• _WHAT YOU NEED TO DO_:
A. Pick out every line of the entries that contains the string "bbox", matching its case exactly.
B. Write what follows the last sentence of the review of Shalimar the Clown.
[START OF SOURCE EXTRACT]
Already the army had made contact with renegade militants around the country and when extrajudicial activity was required these renegades could be used to kill other militants. After the executions the renegade militants would be given the use of uniforms and would bring the corpses to this or that house belonging to this or that individual and place the corpses in the same location with guns in their hands. The renegades would then depart and be relieved of their uniforms while the armed forces attacked the house, blew it to bits and murdered the dead militants all over again for public consumption.

Shalimar the Clown

by Salman Rushdie
Random House

Through this tournament of shadows the figure of Shalimar/Noman moves inexorably, kept alive by his unslakable thirst for private revenge on the American Jew who so deftly seduced his beautiful wife. From the frozen mountains of the north he beams a telepathic message to Los Angeles: "Everything I do prepares me for you and for him. Every blow I strike, strikes you or him. The people leading us up here are fighting for God or for Pakistan but I am killing because it is what I have become. I have become death."

That last line is easily recognizable from another Indian epic, the Bhagavad Gita—"I am become death: the shatterer of worlds." These, as I recall, were the very words mouthed by Robert Oppenheimer as he saw the flash and felt the fire at Alamogordo.
[END OF SOURCE EXTRACT]
[START OF RECORDS TO PROCESS]
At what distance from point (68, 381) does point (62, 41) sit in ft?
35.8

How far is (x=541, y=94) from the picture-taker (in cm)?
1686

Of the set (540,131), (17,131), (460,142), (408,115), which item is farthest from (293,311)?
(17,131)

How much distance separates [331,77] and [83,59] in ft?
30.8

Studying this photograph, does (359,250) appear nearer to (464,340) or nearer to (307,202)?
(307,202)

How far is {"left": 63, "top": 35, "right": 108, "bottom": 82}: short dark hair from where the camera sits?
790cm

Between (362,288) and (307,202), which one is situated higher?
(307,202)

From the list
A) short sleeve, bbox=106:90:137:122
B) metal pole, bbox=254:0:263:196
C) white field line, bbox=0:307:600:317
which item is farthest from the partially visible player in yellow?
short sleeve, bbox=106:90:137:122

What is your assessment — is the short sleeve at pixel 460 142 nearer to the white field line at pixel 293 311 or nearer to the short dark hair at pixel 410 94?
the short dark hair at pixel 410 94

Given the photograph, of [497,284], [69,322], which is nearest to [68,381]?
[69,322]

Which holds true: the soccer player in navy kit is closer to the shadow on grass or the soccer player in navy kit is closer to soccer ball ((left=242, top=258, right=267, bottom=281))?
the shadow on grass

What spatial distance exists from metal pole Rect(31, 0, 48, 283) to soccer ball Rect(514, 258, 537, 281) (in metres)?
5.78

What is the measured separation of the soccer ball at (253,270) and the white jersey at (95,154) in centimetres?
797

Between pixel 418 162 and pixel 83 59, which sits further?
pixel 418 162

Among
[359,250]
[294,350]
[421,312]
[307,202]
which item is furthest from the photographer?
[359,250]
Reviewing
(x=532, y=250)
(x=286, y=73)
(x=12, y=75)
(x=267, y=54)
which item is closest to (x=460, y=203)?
[END OF RECORDS TO PROCESS]
• _TASK-BY-TASK RESULTS_:
A.
A) short sleeve, bbox=106:90:137:122
B) metal pole, bbox=254:0:263:196
C) white field line, bbox=0:307:600:317
short sleeve, bbox=106:90:137:122

B.
This fusion of the psychopathic with the apocalyptic—surely the essence of "terror" in our time—is transferred to America by another "factive" passage, this one interleaving Noman's presence in Los Angeles with the riots of 1992 and with the first attempt to bring down the World Trade Center, in 1993. Anonymous though he may prefer to be, Noman actually fits rather well into the crazed world of L.A. celebrity defendants, special wings for same in the L.A. county jail, and special attorneys for same in the L.A. courts. He also mingles fairly effortlessly with the city's proliferating gang-and-maximum-security scene. One of his targets, meanwhile (I seek to give away as little as possible), has become an adept in the parallel world of private security—the latter being an area of expertise in which Mr. Rushdie requires no lessons from anyone.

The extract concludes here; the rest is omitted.